A light rainwater grate detection method coupled with a context aggregation network is shown in figure 1, and comprises the following specific steps:
(1) image preprocessing: according to the obtained street view image data, the positions of the rain grates are marked in the street view image by using an image marking tool, and rain grate image-label data are generated. And carrying out enhancement processing on the street view image by utilizing an image processing technology.

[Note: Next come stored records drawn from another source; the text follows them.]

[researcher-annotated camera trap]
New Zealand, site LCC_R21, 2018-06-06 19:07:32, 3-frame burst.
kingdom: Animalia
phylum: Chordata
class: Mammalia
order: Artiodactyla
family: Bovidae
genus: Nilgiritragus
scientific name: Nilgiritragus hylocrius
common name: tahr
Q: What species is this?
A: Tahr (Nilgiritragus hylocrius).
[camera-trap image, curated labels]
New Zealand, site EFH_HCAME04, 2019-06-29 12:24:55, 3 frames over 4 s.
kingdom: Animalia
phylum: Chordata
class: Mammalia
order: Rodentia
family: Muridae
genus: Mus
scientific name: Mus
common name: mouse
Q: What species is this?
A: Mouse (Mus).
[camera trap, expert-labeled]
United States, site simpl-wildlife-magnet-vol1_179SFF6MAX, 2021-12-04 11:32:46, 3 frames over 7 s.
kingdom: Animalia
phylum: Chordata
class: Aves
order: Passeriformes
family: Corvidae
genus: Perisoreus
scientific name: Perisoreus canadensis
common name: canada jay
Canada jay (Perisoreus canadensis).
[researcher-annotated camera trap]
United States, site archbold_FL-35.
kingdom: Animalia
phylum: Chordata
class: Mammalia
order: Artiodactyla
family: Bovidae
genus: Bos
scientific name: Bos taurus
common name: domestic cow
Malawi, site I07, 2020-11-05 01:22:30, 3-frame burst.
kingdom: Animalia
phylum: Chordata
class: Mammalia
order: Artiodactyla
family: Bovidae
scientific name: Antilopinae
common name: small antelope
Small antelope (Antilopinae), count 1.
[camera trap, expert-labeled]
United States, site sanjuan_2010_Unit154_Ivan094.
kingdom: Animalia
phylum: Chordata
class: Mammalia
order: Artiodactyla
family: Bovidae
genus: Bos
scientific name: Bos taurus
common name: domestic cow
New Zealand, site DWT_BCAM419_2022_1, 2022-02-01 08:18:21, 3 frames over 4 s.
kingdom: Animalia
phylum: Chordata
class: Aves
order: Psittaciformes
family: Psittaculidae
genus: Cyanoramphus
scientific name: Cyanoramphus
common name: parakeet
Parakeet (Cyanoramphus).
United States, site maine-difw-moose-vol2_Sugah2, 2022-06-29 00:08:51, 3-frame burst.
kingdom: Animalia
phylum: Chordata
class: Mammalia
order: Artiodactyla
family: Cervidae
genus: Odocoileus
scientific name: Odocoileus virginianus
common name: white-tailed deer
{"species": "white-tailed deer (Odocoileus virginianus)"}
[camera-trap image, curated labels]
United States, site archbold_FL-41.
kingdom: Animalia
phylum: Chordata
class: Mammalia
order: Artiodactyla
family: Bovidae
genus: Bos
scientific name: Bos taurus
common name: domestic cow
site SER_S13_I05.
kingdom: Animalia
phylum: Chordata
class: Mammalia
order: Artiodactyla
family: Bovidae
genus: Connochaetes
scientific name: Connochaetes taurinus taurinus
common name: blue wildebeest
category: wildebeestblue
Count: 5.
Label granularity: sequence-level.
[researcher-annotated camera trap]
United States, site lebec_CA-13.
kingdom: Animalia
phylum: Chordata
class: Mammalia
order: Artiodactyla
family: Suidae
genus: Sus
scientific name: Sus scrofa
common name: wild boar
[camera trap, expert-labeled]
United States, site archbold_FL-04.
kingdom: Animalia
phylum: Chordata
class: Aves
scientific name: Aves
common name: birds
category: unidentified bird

(2) Initializing parameters: initializing parameters related to the detection method;
(3) generating a data set: and (3) carrying out image-label screening on the image-label data in the step (1) to ensure that the image data and the label data are in one-to-one correspondence. And (3) according to the initial parameters set in the step (2), carrying out size adjustment and channel normalization on the image, and converting the label data into grid data. And dividing the data set into training data and testing data according to the empirical ratio of the training samples to the testing samples. Generating a rainwater grate spatial distribution prior probability graph according to training data;
(4) constructing a rainwater grate detection model: the model framework mainly comprises a skeleton network and a context aggregation network. The framework network is composed of a lightweight Conv1 module, a series of serially connected Block modules and Regressor modules. The context aggregation network is formed by channel aggregation of a shallow context feature map and a deep target feature map. By utilizing the context aggregation network, the superficial layer of target detail information and the deep layer of target semantic information can be fused, so that the attenuation of target information in network transmission, particularly small target information, is reduced.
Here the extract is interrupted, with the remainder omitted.